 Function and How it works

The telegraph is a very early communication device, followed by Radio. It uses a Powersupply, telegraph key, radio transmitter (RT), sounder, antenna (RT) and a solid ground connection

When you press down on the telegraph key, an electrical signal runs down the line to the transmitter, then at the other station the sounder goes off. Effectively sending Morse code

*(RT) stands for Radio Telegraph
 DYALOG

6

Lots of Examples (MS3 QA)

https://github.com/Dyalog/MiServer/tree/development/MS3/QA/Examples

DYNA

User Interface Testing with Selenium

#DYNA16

────────────────

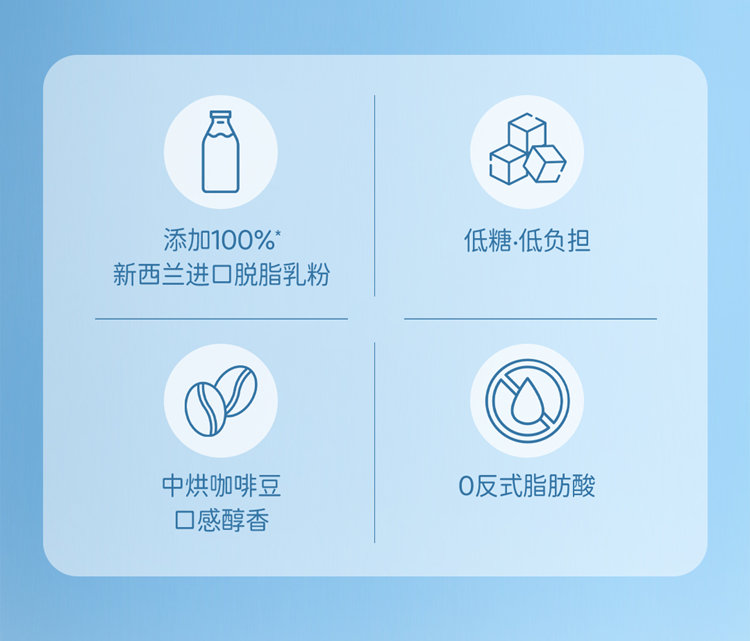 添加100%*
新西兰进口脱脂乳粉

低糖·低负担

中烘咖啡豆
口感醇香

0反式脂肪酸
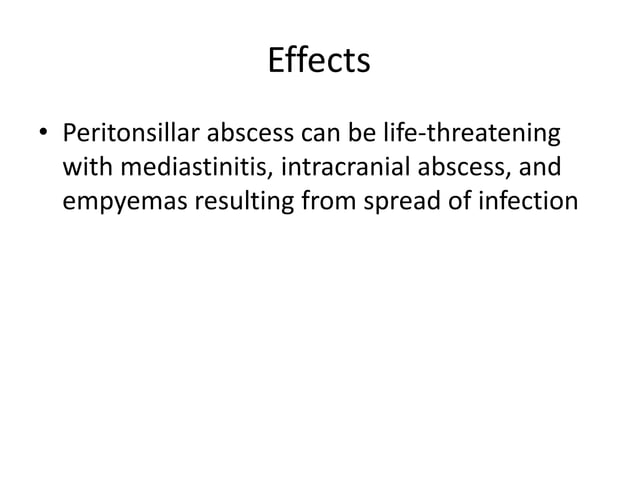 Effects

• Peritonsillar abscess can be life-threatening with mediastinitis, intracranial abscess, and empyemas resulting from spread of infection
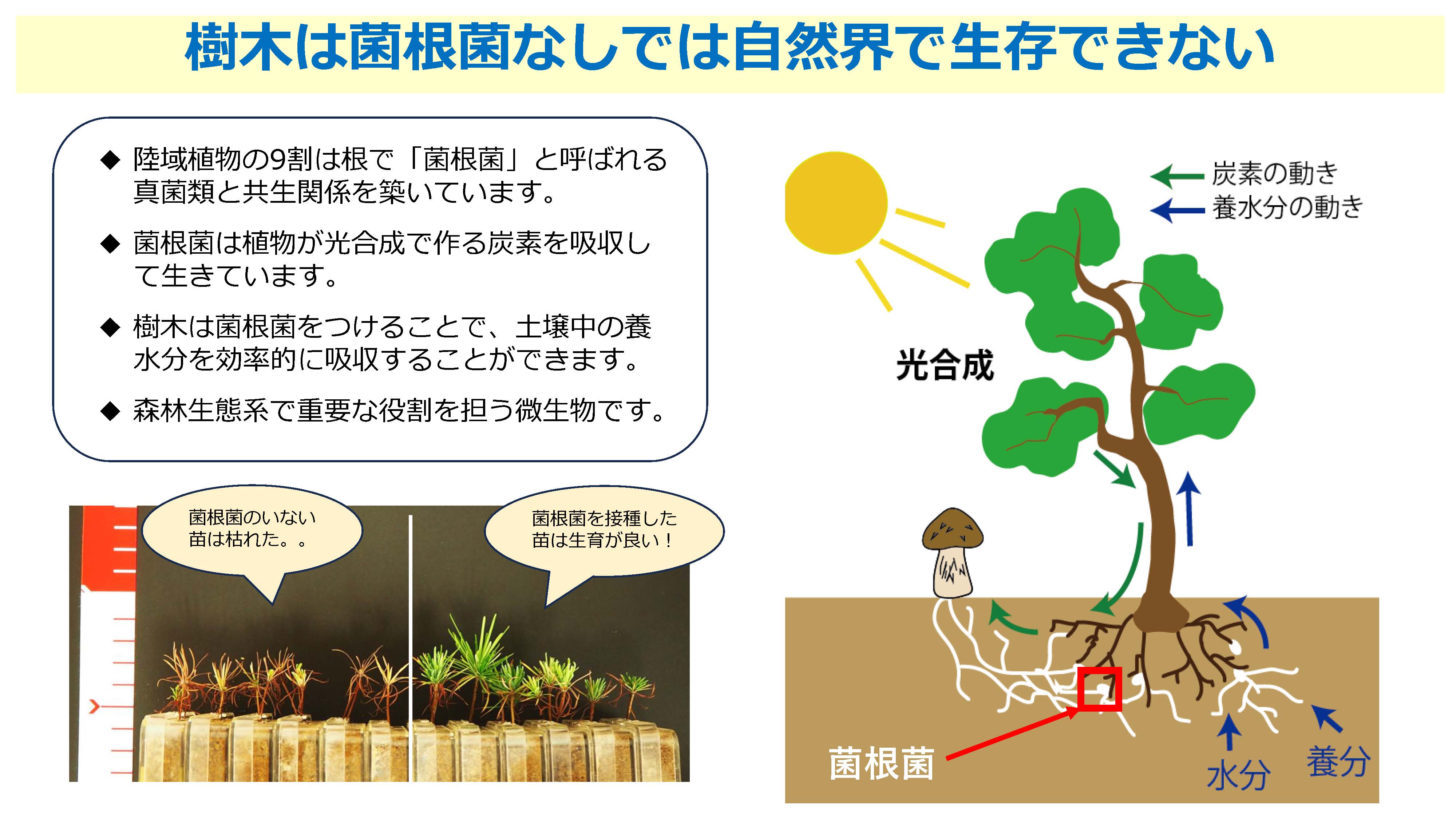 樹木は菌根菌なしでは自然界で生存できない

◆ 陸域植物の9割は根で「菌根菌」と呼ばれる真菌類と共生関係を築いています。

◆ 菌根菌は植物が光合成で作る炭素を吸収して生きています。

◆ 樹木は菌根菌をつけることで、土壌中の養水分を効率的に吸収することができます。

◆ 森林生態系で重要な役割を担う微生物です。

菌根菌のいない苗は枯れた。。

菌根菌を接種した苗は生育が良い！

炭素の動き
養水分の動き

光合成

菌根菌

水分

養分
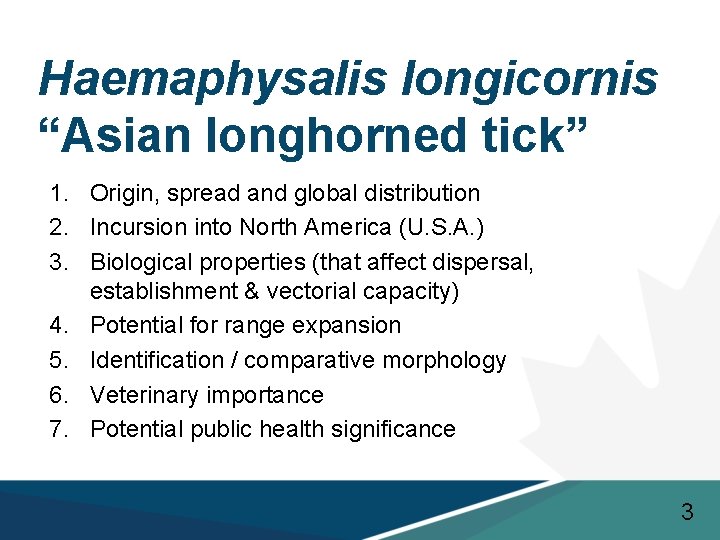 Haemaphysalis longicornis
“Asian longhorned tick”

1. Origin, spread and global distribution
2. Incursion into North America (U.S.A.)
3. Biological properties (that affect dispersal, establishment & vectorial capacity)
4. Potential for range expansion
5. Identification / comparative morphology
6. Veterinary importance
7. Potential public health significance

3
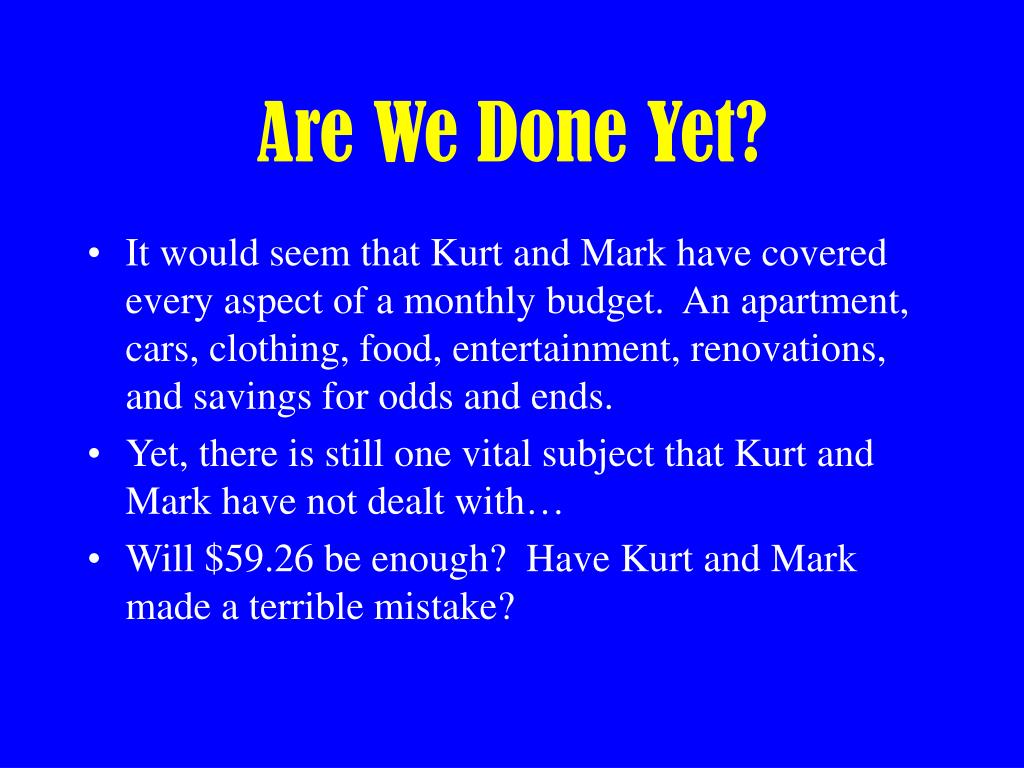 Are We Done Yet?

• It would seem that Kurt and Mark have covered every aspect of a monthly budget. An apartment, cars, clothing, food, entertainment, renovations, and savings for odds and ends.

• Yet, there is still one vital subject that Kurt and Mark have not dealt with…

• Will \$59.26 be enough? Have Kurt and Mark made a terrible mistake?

────────────────

### Aim of the exercise
Pictures excluded, give again exactly and only the lines of the material above from the line with "Haemaphysalis longicornis" through the line with "a terrible mistake?".

### Task response
 Haemaphysalis longicornis
“Asian longhorned tick”

1. Origin, spread and global distribution
2. Incursion into North America (U.S.A.)
3. Biological properties (that affect dispersal, establishment & vectorial capacity)
4. Potential for range expansion
5. Identification / comparative morphology
6. Veterinary importance
7. Potential public health significance

3
 Are We Done Yet?

• It would seem that Kurt and Mark have covered every aspect of a monthly budget. An apartment, cars, clothing, food, entertainment, renovations, and savings for odds and ends.

• Yet, there is still one vital subject that Kurt and Mark have not dealt with…

• Will \$59.26 be enough? Have Kurt and Mark made a terrible mistake?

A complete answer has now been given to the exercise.